DfT launches consultation on bringing new ICE sale ban forward to 2035

The Department for Transport (DfT) launched a consultation on bringing forward the date of the proposed ban on new internal combustion engine (ICE) vehicle sales from 2040 to 2035. The government said it reflects the Committee on Climate Change’s advice on what is needed in order for the UK to end its contribution to climate change by 2050. The proposals relate to new cars and vans. Owners of existing petrol, diesel and hybrid cars and vans will still be able to use these vehicles and buy and sell them on the used market.

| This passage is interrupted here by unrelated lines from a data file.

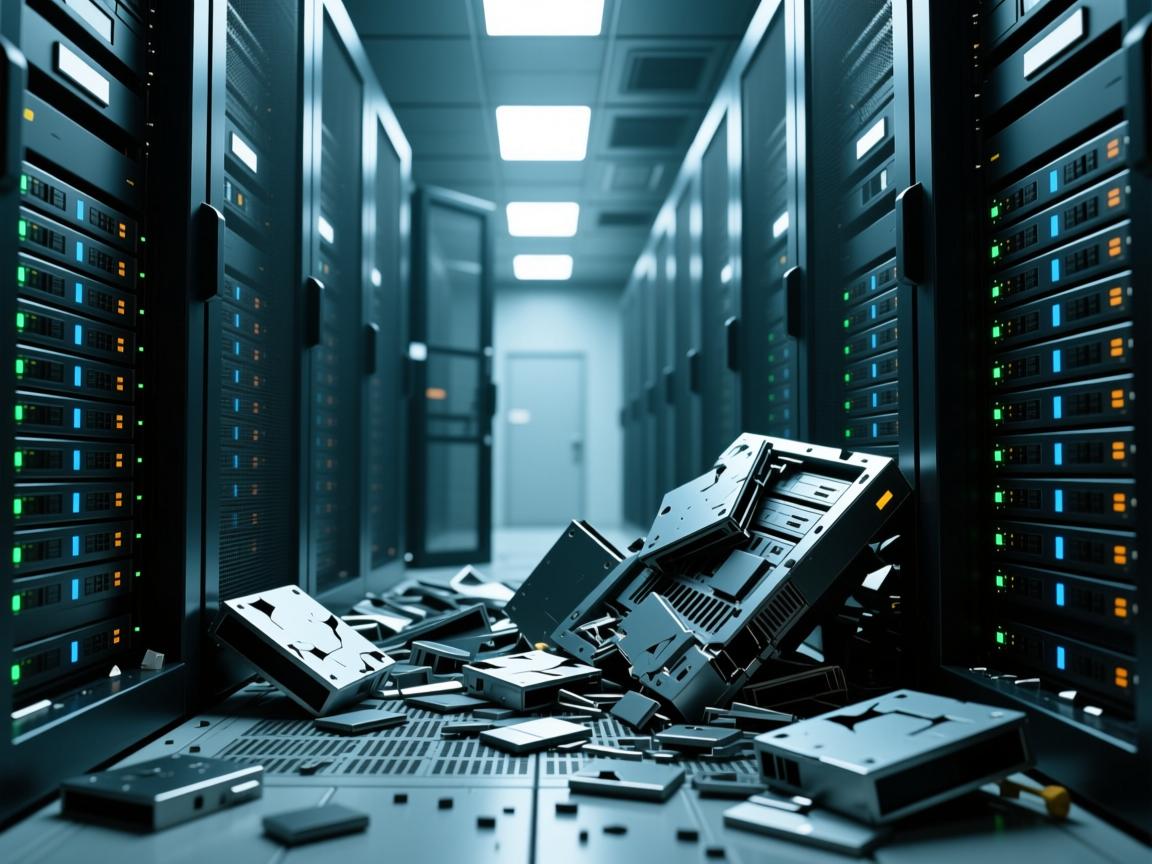 数据库丢失怎么办  第2张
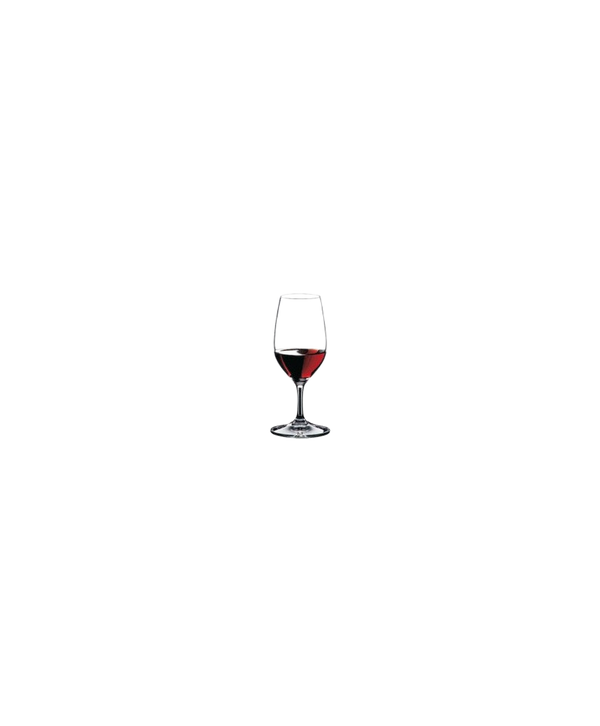 Verre Riedel  | Série Vinum | Porto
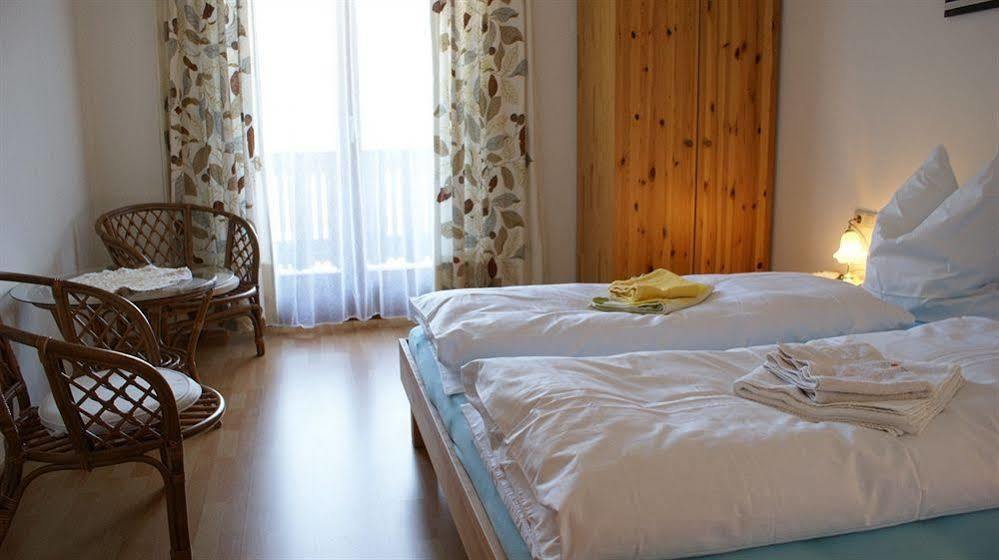 Landhaus Marlies Apartments เซลล์อัมเซ ภายนอก รูปภาพ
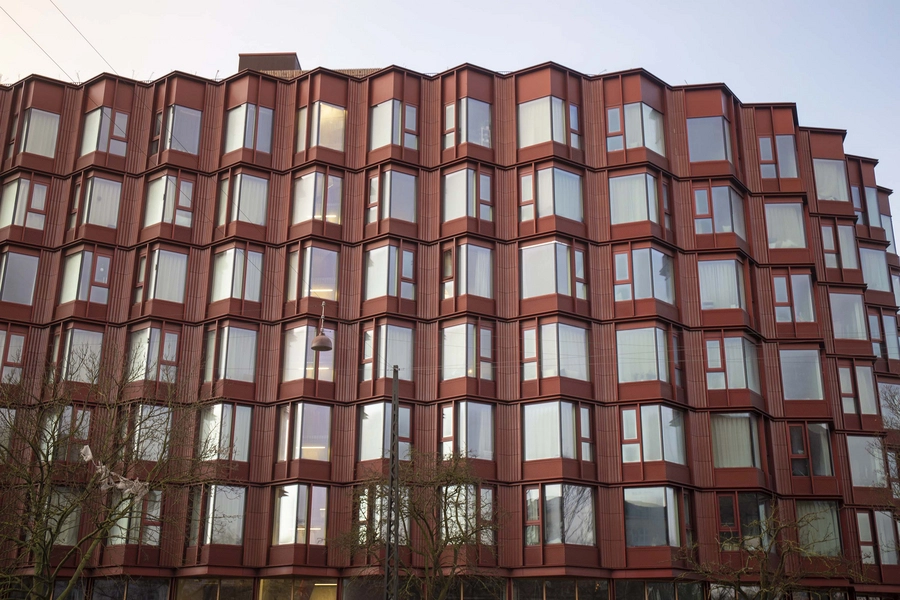 Harmonikahusene - UMEUS Noli Frederiksberg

Launched on 20 February, the consultation seeks views on:

  • The phase out date.
  • The definition of what should be phased out, barriers to achieve the above proposals.
  • The impact of these ambitions on different sectors of industry and society.
  • What measures are required by government and others to achieve the earlier phase out date.

 

The consultation closes at 23:45 on 29 May.

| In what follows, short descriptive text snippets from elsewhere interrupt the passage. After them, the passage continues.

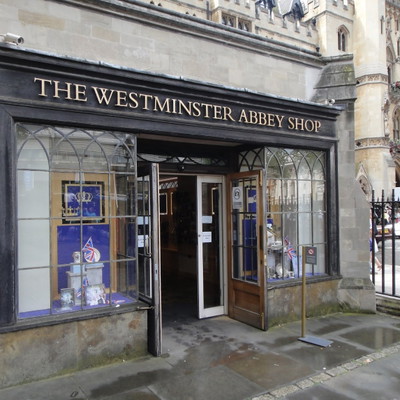 Inside Westminster Abbey and Houses of Parliament Panoramic Tour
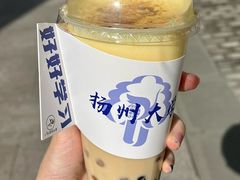 -扬州大学(扬子津校区)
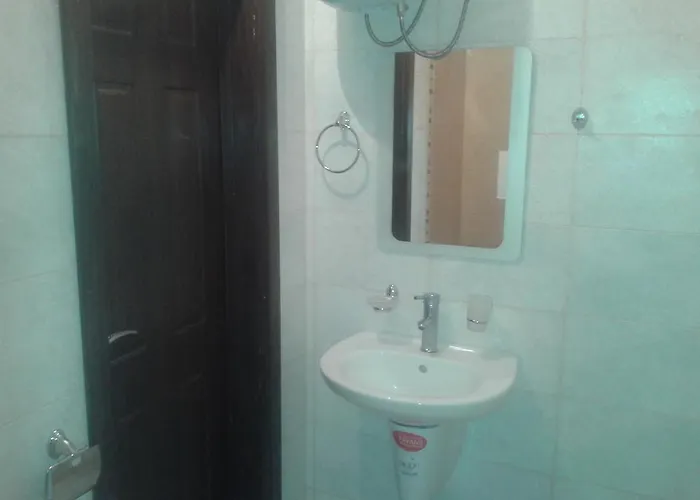 Sea View * Μπουργκάς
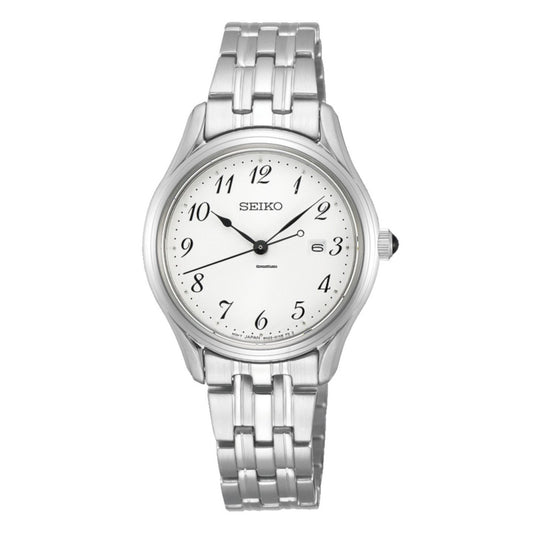 Seiko Neo Classic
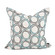 The Demo Pillow Pillow in Demo Indigo (204|2-1099)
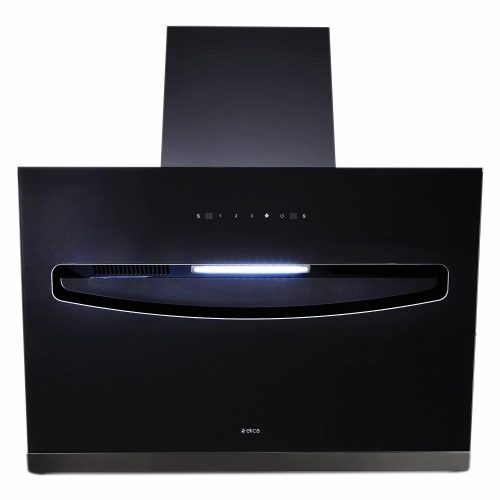Top 10 Best Kitchen Chimney in India Reviews, Auto Clean, Ductless, Touch Under 15000 In India 3 Elica 60 cm 1200 m3/hr Filterless Kitchen Chimney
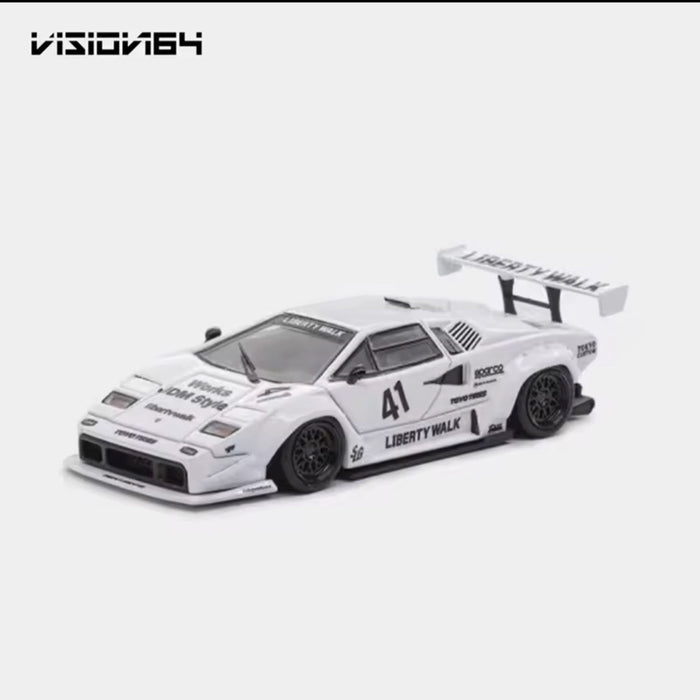 Alloy Diecast Assorted 1:64 Variety of Models - for just $11.99! 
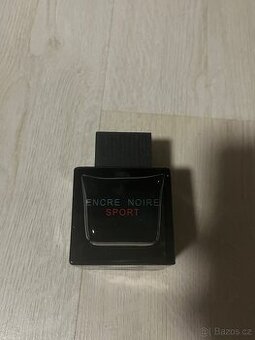 La Lique Encre Noire Sport 100ml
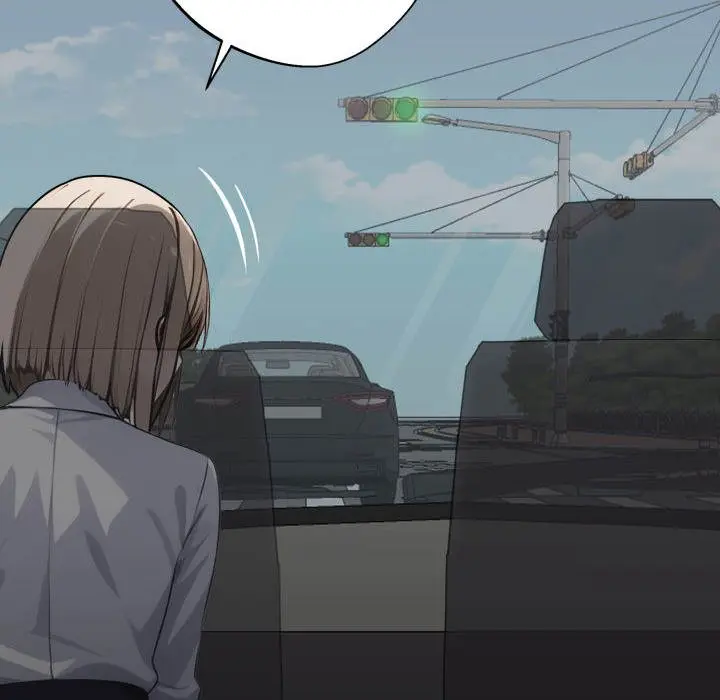 Gangster X Office Lady Chapter 33 - Page 89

UKGBC new case study catalogue to support companies

On 14 February, the UK Green Building Council (UKGBC) launched its catalogue of net zero case studies, profiling projects that demonstrate innovative approaches that align with UKGBC’s net zero carbon buildings framework.

The online catalogue aims to provide organisations with practical examples of the methods needed to encourage and deliver a net zero carbon built environment, across a wide variety of building types.

Richard Twinn, Senior Policy Adviser to UKGBC said: “It is vital that we now start moving from the why of net zero to the how; considering the actual, feasible solutions out there for the built environment. This case study library aims to be part of that effort, shining a spotlight on key examples of best practice from across the sector, and different building types.”

Twinn continued: “As the transition gathers pace, we will continue to add to and update the collection as a useful source of information for those seeking to achieve net zero.”


Reading and Leeds Councils publish net zero strategies

Announced on 24 February, Reading Borough Council is set to spend up to £34mn to reduce emissions in the two years since it declared a climate emergency. Major capital projects included in the proposed budget include £4.5mn for renewable energy (across three years from 2020-21); £2.55mn for energy saving measures (across three years from 2020-21); £1.19mn for retrofitting the bus fleet to lower emission standards (across two years from 2019-20), as well as £250,000 for electric vehicle charging points (across two years from 2020-21). The Council has already reduced its own emissions by 62.5% since 2008-09 and by 18.5% in 2018-19 alone, saving £10.9mn in energy costs over the last decade. It has also met its 50% carbon reduction target by 2020, three years early.

Published on 19 February, West Yorkshire Combined Authority and the Leeds City Region Enterprise Partnership (LEP) also stated that it is carrying out a study on how the Leeds City region can meet net zero by 2038 or sooner. In order to meet the target and meet the City Region’s obligations under the Paris Agreement, emissions will have to be reduced by 14.5% every year, the LEP said. The results of the study, known as the North & West Yorkshire Emissions Reduction Pathways, will plot out a roadmap towards net zero emissions for both regions and produce recommendations for policymakers and councillors to consider.